There are lots of words that come close to meaning something like it, but nothing you can actually translate as meaning exactly what we do when we say someone is “happy”.
Today’s gospel reading contains a really important word that comes close to it. In the portion of Matthew’s gospel we’ve just heard, Jesus tells us how we can be “blessed.” The word in the original Greek text is “Makarios.”
Sixty odd years ago a new translation of the Bible came out called the Jerusalem Bible. One of the things the translators set themselves was to make the Bible more easily understandable – to use simpler language. They translated that word “makarios” as “happy,” – “How happy are the poor in Spirit.” Yet many have pointed out this passage is about something a bit deeper – a bit more complex – than just being happy. Jesus speaks about those who mourn, those who are hungry, those who are persecuted. These are all people it would be difficult to say are “happy.”
So what’s the difference between being “blessed” and being “happy?”
Being happy is a description of our emotions. It’s about how we are feeling, and experiencing the world. Happiness can be with us one moment, and gone the next. Being blessed is slightly different. Being blessed is about being close to God. If that’s true, then it might involve things that make us sad, but which nonetheless draw us closer to him – and give us a sense of deep contentment and joy that goes beyond mere emotions and feelings.
For as important as being happy is, and I wouldn’t want for a moment to say it’s not, being happy is something that only appertains to this life. Being blessed, however, is something that lasts through this life, and into eternity. Blessedness is that living close to God that we claim is our fundamental aim in this life and in the next.
The reason the Beatitudes are set as the Gospel for today’s feast of All the Saints is that being a saint is about being blessed. It’s about living in such a way that you’re close to God.
That’s the thing that links the lives of all the saints. In different places and times, and in different ways, they lived close to God – by being great teachers, or by helping the poor, by witnessing to Christ in their death, or by consecrating their lives to prayer, by taking the gospel to places it was not known, or by arguing for the truth, by leading the church, or by renewing it with zeal.
Whatever it was God called each saint to do, it was the way he had chosen for them to live close to him. And in living close to God they found true blessedness, true fulfilment, true joy, true peace, even though the way may have been difficult and may have involved sacrificing earthly happiness.
So how can we find true blessedness?
The important thing to remember is that we receive all the graces we need to be a saint in baptism. It is in baptism that we receive the virtues of Faith, Hope, and Love. Baptism puts us into right relationship with God, and takes our sins away.
All the way through life, it is our task and challenge as Christians to live in such a way that those graces can come to fruit within us. Through repentance, sacrifice, and loving our neighbour, we learn to be blessed as God lives more and more in us. There will be moments when that feels like something we might describe as happiness. But more and more, it will go beyond a mere feeling, to a deep sense of fulfilment, and joy, the sense we are in the right place for the right reason, serving the right master.

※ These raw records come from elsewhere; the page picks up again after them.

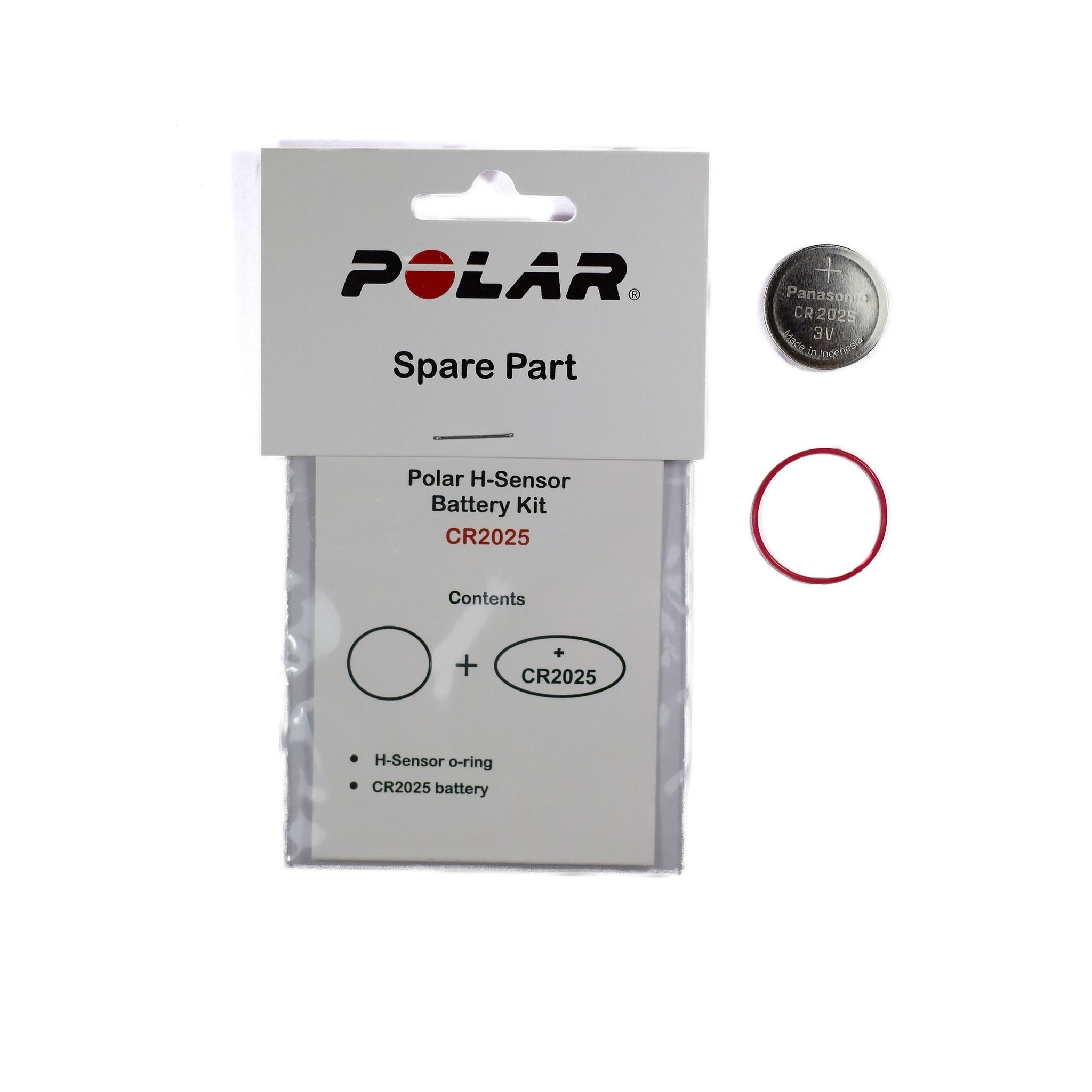 Polar m200 battery replacement online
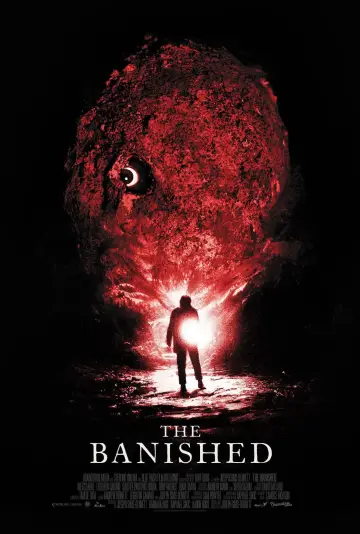 Постер до фільму "The Banished" #838122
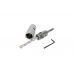 Сверло корончатое по бетону SDS+ Intertool - 32 мм (SD-7032), 064102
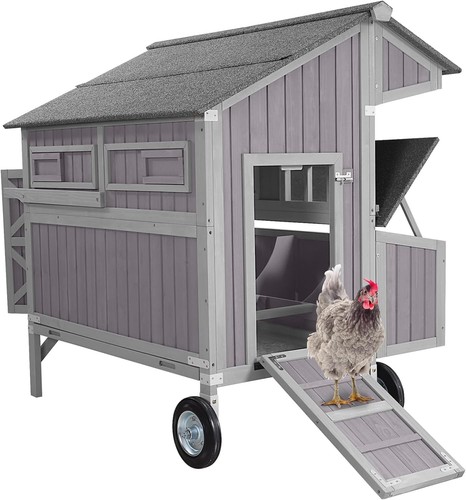 Aivituvin chicken coop outdoor - aivituvin,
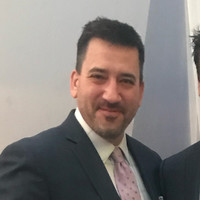 Select Surfaces Employee Jerome Otten's profile photo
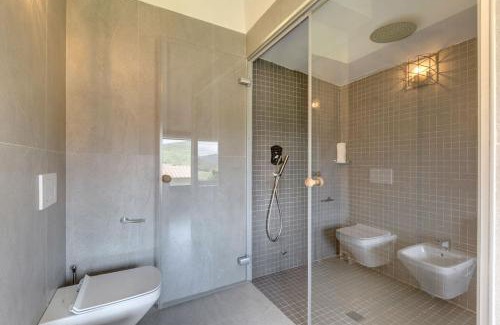 Panzano in Chianti Casa | Amore Rentals - Ville Il Paradiso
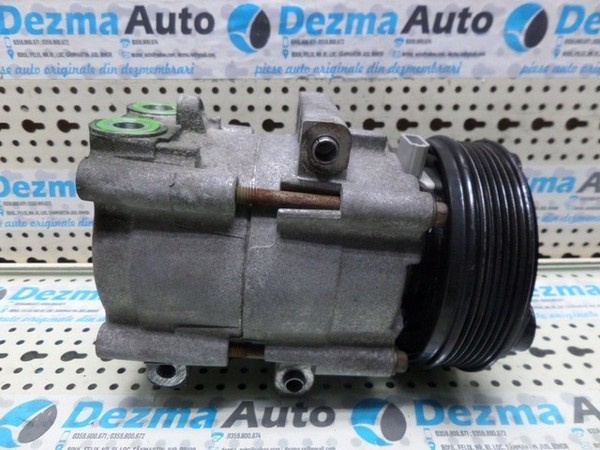 Compresor clima ﻿Ford Mondeo 3, 6S71-19D629-A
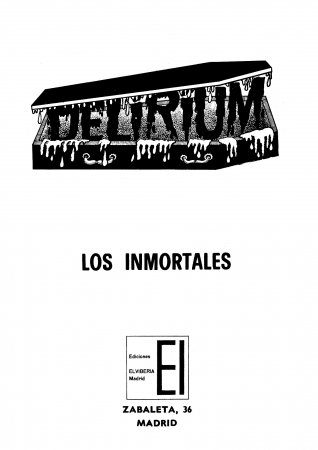 Delirium 32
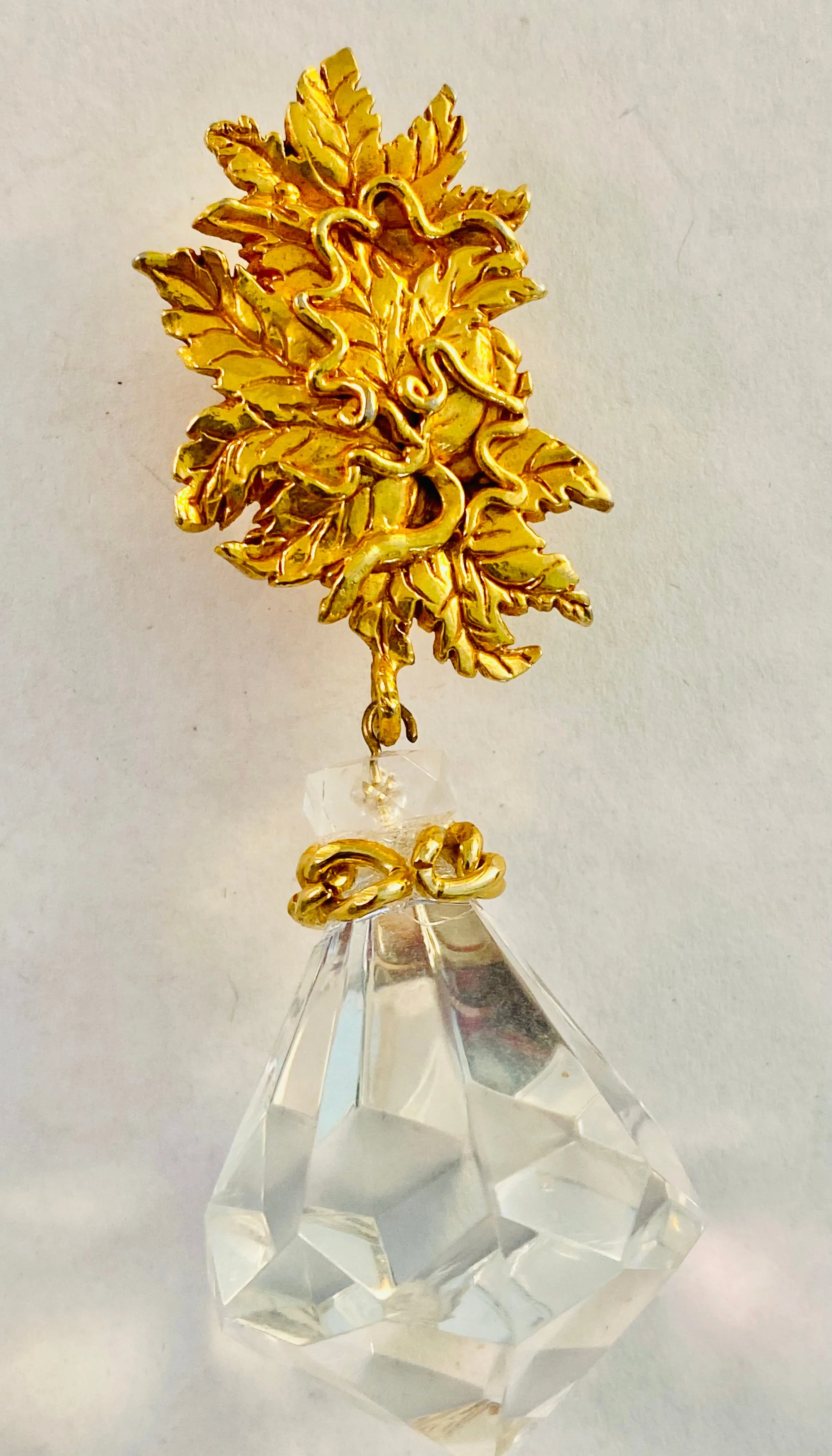 Dominique Aurientis Earrings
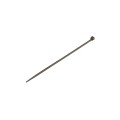 Black Tree Guard Zip Ties 6" Long - Each (Default)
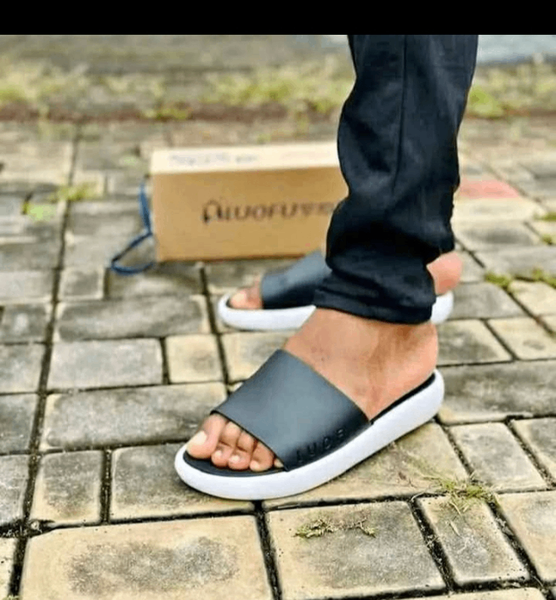 Sandales Slide Confort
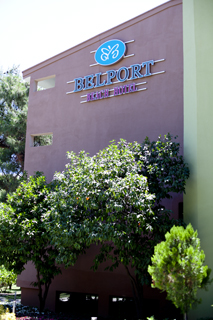 Aleria Belport Beach Resort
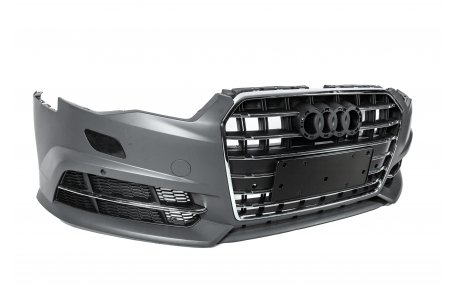 Комплект обвеса Audi  A6 C7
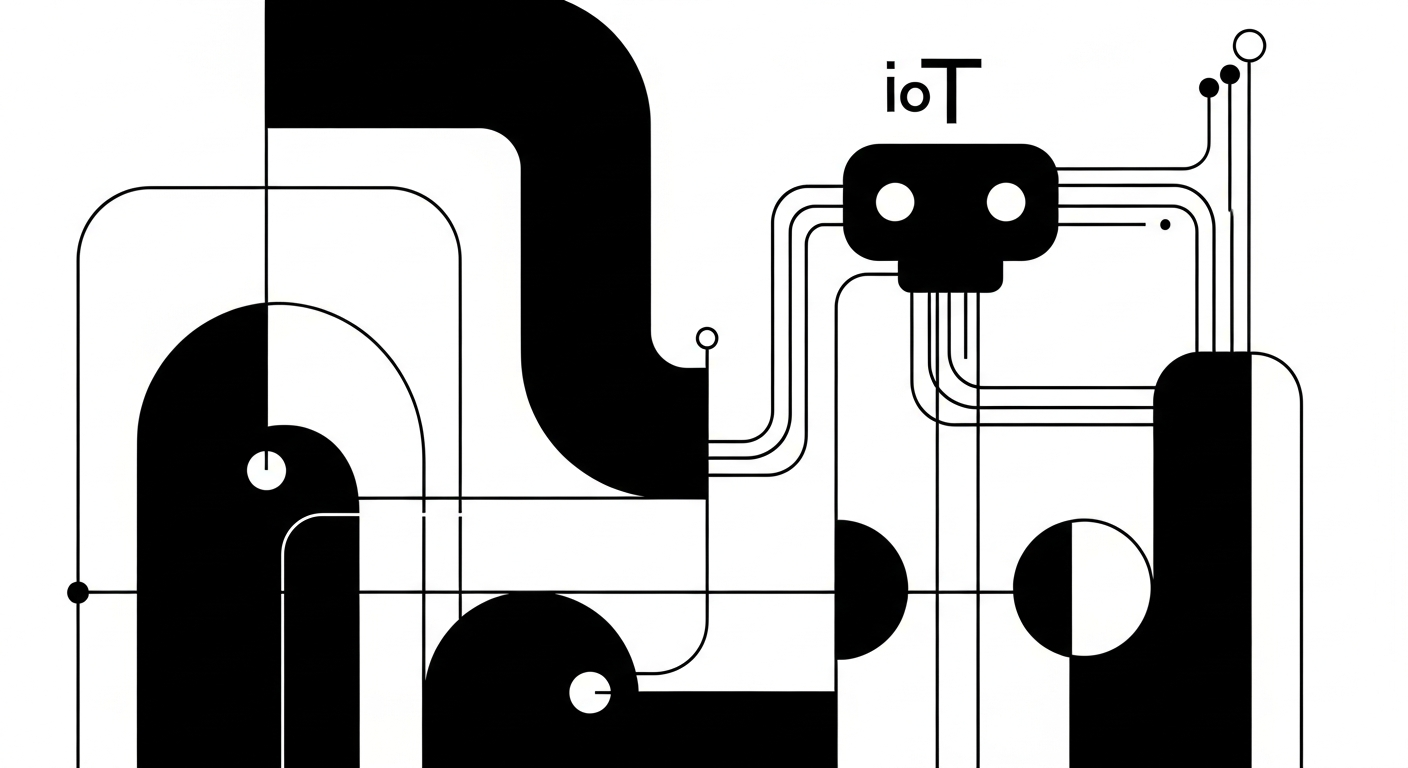 IoT and Robotics on APIs.io: The Physical World Gets a Control Plane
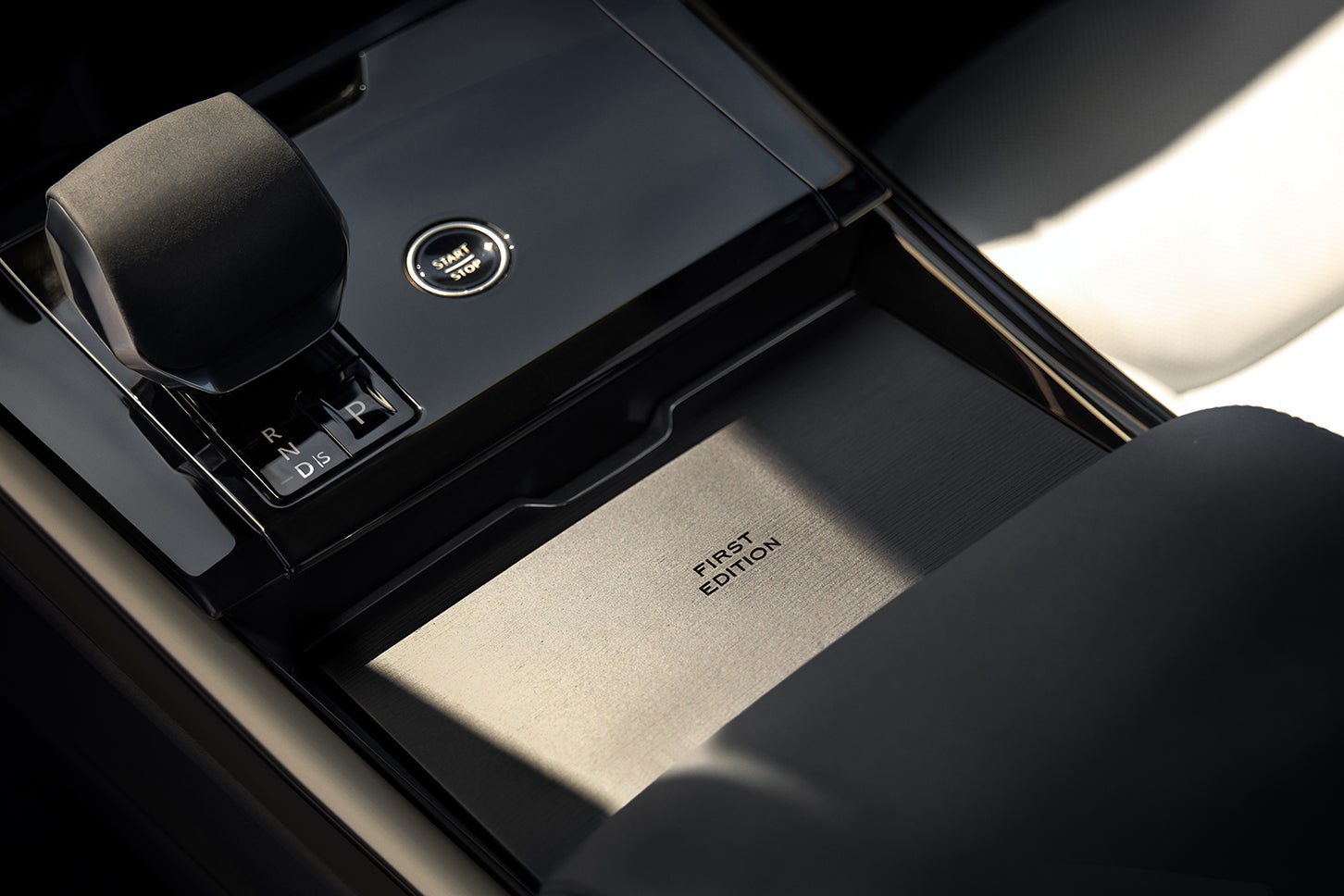 レンジローバー スポーツ エレクトリック｜Range Rover Sport Electric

There will be times of great darkness and pain and sorrow, but somehow that won’t make that sense of being blessed evaporate in quite the same way that happiness does. And as our life comes to its end, if we have learned to seek blessedness, we will discover it more and more starts to point beyond this life and this existence to a place where being blessed is even more easy, and even more natural – the place where true peace is to be found in God’s presence in heaven.